### Document extract
SECURITIES AND EXCHANGE COMMISSION

Washington, D.C. 20549

 

FORM 8-K

 

CURRENT REPORT

Pursuant to Section 13 or 15(d) of the Securities Exchange Act of 1934

 

Date of Report (Date of earliest event reported):  January 22, 2013

 

TENET HEALTHCARE CORPORATION

(Exact name of registrant as specified in its charter)

 

Nevada

 

1-7293

 

95-2557091

(State or other jurisdiction of
incorporation)

 

(Commission File Number)

 

(IRS Employer Identification No.)

 

1445 Ross Avenue, Suite 1400, Dallas, Texas

 

75202

(Address of principal executive offices)

 

(Zip Code)

 

Registrant’s telephone number, including area code: (469) 893-2200

 

Not Applicable

Former name or former address, if changed since last report.)

 

Check the appropriate box below if the Form 8-K filing is intended to simultaneously satisfy the filing obligation of the registrant under any of the following provisions:

 

o            Written communications pursuant to Rule 425 under the Securities Act (17 CFR 230.425)

 

o            Soliciting material pursuant to Rule 14a-12 under the Exchange Act (17 CFR 240.14a-12)

 

o            Pre-commencement communications pursuant to Rule 14d-2(b) under the Exchange Act (17 CFR 240.14d-2(b))

 

o            Pre-commencement communications pursuant to Rule 13e-4(c) under the Exchange Act (17 CFR 240.13e-4(c))

### Written request 1
From the Form 8-K cover page, list every rule named in the check-box provisions, each with its Code of Federal Regulations citation.
### Written request 2
What IRS Employer Identification Number does the Form 8-K cover page give for the registrant?

### Raw records
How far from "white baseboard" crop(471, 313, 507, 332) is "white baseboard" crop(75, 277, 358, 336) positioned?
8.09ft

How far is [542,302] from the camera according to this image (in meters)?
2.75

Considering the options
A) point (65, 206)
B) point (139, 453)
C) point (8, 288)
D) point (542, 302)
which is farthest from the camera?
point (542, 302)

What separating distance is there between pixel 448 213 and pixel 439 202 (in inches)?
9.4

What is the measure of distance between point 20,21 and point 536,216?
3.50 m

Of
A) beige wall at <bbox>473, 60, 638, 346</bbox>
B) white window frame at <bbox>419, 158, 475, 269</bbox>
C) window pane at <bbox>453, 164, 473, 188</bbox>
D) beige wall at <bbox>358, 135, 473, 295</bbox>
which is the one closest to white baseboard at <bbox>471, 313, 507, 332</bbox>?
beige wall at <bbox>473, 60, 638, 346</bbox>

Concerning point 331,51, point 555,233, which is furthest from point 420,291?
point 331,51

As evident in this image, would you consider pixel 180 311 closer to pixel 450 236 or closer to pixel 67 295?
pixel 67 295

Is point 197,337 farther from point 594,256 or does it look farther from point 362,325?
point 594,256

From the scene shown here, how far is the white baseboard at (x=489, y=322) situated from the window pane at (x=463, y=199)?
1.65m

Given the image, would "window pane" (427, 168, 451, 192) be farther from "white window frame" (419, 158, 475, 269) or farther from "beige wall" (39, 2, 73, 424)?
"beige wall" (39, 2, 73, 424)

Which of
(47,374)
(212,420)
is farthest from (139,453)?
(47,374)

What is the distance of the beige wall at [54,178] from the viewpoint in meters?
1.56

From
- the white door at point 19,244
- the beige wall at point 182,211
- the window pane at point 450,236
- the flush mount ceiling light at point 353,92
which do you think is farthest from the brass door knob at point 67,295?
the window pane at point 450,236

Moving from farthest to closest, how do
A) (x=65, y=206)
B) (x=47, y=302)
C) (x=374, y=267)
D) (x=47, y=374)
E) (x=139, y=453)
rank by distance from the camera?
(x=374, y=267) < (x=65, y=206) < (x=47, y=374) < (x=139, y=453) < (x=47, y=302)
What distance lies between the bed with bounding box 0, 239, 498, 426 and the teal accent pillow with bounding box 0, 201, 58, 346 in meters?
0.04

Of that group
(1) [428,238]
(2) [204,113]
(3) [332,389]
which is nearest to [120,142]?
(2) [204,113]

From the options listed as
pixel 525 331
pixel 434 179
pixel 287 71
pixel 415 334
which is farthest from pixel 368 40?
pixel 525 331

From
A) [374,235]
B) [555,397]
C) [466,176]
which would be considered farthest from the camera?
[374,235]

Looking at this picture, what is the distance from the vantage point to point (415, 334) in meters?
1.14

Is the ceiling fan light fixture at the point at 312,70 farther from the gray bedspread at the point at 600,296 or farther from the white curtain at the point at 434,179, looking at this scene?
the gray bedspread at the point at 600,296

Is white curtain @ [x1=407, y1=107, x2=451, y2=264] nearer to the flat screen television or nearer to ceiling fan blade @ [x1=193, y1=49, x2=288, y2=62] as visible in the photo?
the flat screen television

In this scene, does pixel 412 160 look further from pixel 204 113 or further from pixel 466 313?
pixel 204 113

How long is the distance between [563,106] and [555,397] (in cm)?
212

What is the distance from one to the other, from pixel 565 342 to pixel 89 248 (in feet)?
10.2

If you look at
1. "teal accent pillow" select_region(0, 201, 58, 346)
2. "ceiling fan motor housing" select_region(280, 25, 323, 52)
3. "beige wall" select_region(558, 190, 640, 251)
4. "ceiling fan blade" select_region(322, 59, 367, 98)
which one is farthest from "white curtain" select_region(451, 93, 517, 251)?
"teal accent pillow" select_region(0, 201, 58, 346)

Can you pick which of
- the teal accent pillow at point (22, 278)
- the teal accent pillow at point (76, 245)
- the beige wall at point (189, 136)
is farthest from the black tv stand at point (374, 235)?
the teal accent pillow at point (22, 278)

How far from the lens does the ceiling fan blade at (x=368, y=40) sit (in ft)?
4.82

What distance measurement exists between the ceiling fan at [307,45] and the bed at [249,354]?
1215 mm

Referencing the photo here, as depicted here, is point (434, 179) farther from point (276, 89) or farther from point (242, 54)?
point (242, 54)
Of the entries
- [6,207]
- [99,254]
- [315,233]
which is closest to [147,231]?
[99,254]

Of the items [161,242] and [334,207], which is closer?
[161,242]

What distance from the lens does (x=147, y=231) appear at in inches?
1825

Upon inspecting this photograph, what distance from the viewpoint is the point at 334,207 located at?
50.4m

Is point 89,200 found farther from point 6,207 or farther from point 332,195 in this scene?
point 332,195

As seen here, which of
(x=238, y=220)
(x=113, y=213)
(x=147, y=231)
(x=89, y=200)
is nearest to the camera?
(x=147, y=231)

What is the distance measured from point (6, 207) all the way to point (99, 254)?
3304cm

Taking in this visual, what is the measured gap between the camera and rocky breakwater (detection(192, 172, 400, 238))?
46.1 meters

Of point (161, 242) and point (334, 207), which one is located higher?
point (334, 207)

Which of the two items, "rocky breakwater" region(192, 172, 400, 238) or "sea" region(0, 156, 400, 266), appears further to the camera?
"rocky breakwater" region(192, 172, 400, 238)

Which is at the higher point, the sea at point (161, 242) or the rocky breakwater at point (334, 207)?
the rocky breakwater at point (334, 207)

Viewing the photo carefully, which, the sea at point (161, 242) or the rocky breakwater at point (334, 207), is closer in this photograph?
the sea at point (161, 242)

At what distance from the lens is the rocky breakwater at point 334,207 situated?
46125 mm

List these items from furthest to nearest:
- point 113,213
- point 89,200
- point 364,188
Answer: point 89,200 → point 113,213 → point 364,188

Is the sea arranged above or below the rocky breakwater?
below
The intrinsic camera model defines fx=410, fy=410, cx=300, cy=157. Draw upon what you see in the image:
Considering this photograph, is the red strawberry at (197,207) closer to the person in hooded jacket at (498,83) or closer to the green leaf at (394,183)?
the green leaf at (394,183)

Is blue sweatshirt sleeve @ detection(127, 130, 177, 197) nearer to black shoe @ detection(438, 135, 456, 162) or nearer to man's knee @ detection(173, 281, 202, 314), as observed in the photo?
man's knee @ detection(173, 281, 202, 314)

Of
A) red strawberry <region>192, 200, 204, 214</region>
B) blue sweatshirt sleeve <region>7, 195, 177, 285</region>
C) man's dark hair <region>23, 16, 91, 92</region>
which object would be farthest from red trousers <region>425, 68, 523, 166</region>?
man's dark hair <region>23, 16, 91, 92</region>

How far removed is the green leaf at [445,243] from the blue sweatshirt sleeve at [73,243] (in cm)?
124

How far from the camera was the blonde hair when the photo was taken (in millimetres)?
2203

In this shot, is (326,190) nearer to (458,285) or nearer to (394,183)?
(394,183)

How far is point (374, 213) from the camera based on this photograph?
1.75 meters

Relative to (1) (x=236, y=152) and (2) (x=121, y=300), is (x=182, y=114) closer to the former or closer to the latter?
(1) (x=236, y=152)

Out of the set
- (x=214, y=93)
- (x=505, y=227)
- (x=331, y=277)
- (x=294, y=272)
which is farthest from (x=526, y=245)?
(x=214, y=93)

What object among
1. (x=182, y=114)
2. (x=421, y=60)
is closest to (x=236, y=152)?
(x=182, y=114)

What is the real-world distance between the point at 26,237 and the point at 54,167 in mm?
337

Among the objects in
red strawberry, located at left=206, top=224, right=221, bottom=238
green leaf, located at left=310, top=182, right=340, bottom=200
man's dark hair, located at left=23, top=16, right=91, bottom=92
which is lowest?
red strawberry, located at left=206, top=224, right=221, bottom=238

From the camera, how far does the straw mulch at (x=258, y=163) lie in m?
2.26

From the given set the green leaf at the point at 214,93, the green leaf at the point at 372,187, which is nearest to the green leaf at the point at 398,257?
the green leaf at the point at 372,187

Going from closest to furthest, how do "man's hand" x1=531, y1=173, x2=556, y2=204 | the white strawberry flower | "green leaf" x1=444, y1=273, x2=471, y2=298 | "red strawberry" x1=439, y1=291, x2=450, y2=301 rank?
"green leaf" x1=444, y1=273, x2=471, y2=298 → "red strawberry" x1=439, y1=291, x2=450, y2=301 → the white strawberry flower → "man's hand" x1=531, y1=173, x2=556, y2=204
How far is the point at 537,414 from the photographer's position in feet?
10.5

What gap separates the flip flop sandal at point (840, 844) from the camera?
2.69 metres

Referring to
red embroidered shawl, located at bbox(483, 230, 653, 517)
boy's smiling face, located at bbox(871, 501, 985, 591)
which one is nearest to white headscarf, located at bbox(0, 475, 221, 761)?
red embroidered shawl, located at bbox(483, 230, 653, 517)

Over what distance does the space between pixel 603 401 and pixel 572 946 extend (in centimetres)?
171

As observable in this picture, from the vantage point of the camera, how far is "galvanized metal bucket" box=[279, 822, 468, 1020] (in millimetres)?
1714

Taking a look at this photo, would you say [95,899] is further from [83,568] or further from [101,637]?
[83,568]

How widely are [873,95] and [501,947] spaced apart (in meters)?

### Right answer 1
- Rule 425 under the Securities Act (17 CFR 230.425)
- Rule 14a-12 under the Exchange Act (17 CFR 240.14a-12)
- Rule 14d-2(b) under the Exchange Act (17 CFR 240.14d-2(b))
- Rule 13e-4(c) under the Exchange Act (17 CFR 240.13e-4(c))

### Right answer 2
95-2557091